* _TASK DESCRIPTION_
Output each line of the data below as one string in a JSON list, skipping blank lines. Leave out the picture placeholder line.

---------- MATERIAL TO PROCESS ----------

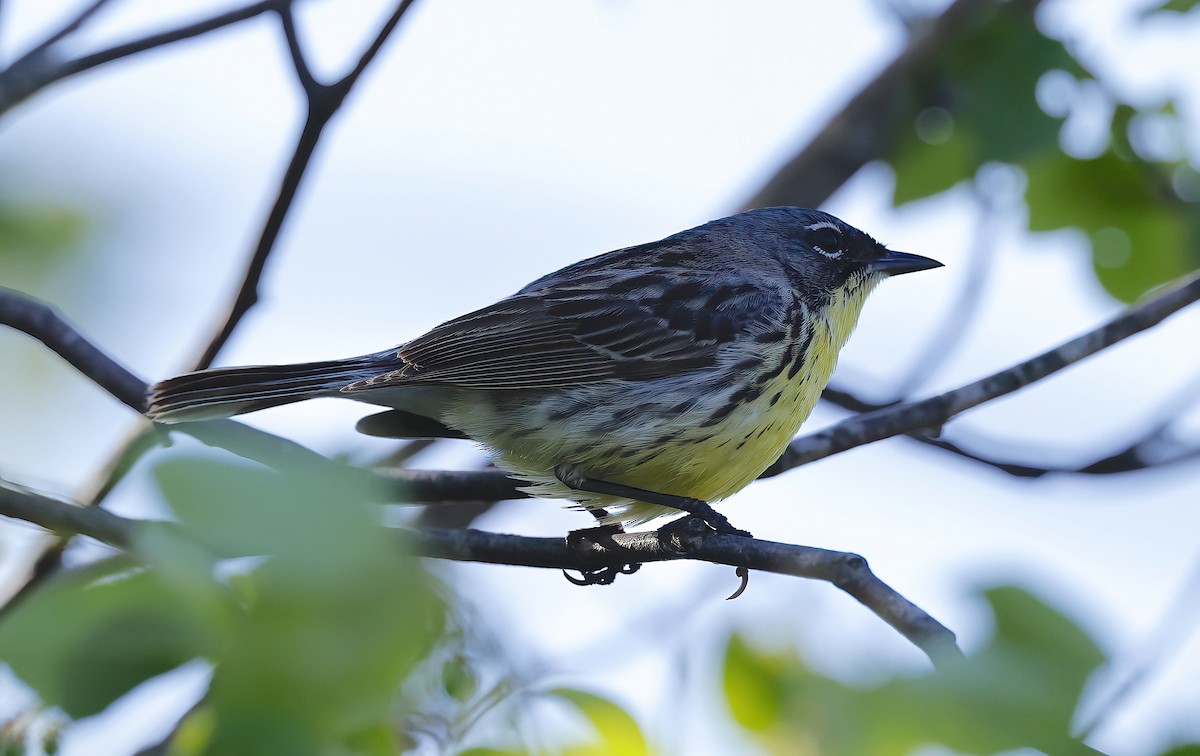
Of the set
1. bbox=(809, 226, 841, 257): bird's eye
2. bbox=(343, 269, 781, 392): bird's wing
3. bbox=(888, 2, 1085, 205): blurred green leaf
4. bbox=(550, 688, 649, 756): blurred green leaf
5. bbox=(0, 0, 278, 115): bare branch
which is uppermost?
bbox=(888, 2, 1085, 205): blurred green leaf

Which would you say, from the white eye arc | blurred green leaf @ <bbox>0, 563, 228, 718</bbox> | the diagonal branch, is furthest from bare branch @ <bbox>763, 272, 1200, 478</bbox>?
blurred green leaf @ <bbox>0, 563, 228, 718</bbox>

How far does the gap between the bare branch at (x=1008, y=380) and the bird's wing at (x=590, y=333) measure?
2.57ft

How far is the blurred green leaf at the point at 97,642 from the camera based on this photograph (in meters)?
2.03

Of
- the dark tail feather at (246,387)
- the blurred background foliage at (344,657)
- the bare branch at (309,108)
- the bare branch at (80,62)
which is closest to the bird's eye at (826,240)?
the dark tail feather at (246,387)

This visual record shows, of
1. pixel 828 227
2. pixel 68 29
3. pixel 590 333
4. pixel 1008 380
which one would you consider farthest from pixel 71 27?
pixel 1008 380

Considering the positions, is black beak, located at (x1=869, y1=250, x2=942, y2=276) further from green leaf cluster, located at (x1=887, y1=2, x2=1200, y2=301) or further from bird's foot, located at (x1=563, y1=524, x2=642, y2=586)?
bird's foot, located at (x1=563, y1=524, x2=642, y2=586)

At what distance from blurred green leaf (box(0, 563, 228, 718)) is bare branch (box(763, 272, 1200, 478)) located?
9.86 ft

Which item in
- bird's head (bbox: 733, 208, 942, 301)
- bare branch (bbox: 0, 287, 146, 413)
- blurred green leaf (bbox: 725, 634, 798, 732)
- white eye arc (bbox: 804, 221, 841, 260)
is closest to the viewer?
blurred green leaf (bbox: 725, 634, 798, 732)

----------

* _COMPLETED EXERCISE_
[
  "Of the set",
  "1. bbox=(809, 226, 841, 257): bird's eye",
  "2. bbox=(343, 269, 781, 392): bird's wing",
  "3. bbox=(888, 2, 1085, 205): blurred green leaf",
  "4. bbox=(550, 688, 649, 756): blurred green leaf",
  "5. bbox=(0, 0, 278, 115): bare branch",
  "which is uppermost?",
  "bbox=(888, 2, 1085, 205): blurred green leaf",
  "Which would you say, from the white eye arc | blurred green leaf @ <bbox>0, 563, 228, 718</bbox> | the diagonal branch, is furthest from bare branch @ <bbox>763, 272, 1200, 478</bbox>?",
  "blurred green leaf @ <bbox>0, 563, 228, 718</bbox>",
  "How far does the gap between the bare branch at (x=1008, y=380) and the bird's wing at (x=590, y=333) measure?",
  "2.57ft",
  "How far is the blurred green leaf at the point at 97,642 from the camera based on this photograph (in meters)?",
  "2.03",
  "Of",
  "- the dark tail feather at (246,387)",
  "- the blurred background foliage at (344,657)",
  "- the bare branch at (309,108)",
  "- the bare branch at (80,62)",
  "which is closest to the bird's eye at (826,240)?",
  "the dark tail feather at (246,387)",
  "This visual record shows, of",
  "1. pixel 828 227",
  "2. pixel 68 29",
  "3. pixel 590 333",
  "4. pixel 1008 380",
  "which one would you consider farthest from pixel 71 27?",
  "pixel 1008 380",
  "Considering the positions, is black beak, located at (x1=869, y1=250, x2=942, y2=276) further from green leaf cluster, located at (x1=887, y1=2, x2=1200, y2=301) or further from bird's foot, located at (x1=563, y1=524, x2=642, y2=586)?",
  "bird's foot, located at (x1=563, y1=524, x2=642, y2=586)",
  "At what distance from blurred green leaf (box(0, 563, 228, 718)) is bare branch (box(763, 272, 1200, 478)) located?",
  "9.86 ft",
  "Which item in",
  "- bird's head (bbox: 733, 208, 942, 301)",
  "- bare branch (bbox: 0, 287, 146, 413)",
  "- blurred green leaf (bbox: 725, 634, 798, 732)",
  "- white eye arc (bbox: 804, 221, 841, 260)",
  "is closest to the viewer?",
  "blurred green leaf (bbox: 725, 634, 798, 732)"
]